Investors in gold and silver exchange-traded funds get a big boost from QE3, as the metals move inversely to the price of the U.S. dollar.

The SPDR Gold Trust ETF (NYSE:GLD), which mirrors the current price and trends in physical gold, is sitting near a multi-month high. Investors have poured more than $1.82 billion into the fund over the past four weeks, according to Index Universe. GLD is up nearly 7% in the past month and more than 10% this year.

The iShares Silver Trust (NYSE:SLV) backs physical silver and is up more than 18% in the last four weeks as silver prices have soared.
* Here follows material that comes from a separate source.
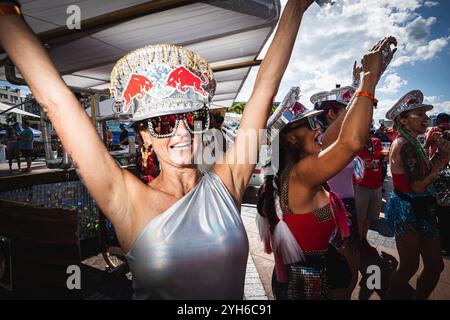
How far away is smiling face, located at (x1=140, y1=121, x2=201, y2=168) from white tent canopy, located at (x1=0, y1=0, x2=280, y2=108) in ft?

Traders are taking notice, pouring $55.41 million into the exchange-traded fund since August 12.

Of course, if you think the rally has run its course, there are ways to play that, too. The UltraShort Gold ProShares ETF (NYSE:GLL) tracks two times the inverse performance of physical gold, the exact opposite of GLD. The exchange-traded fund is constructed to rise as the index falls while seeking to deliver twice the daily return. With the recent surge in gold, GLL is down nearly 25% since January 1.

The ProShares UltraShort Silver ETF (NYSE:ZSL) is a direct bet against the SLV, seeking investment results corresponding to twice the opposite of the performance of silver bullion. The risky ZSL is down more than 30% in the past month while attracting $17.79 million in inflows since August 12.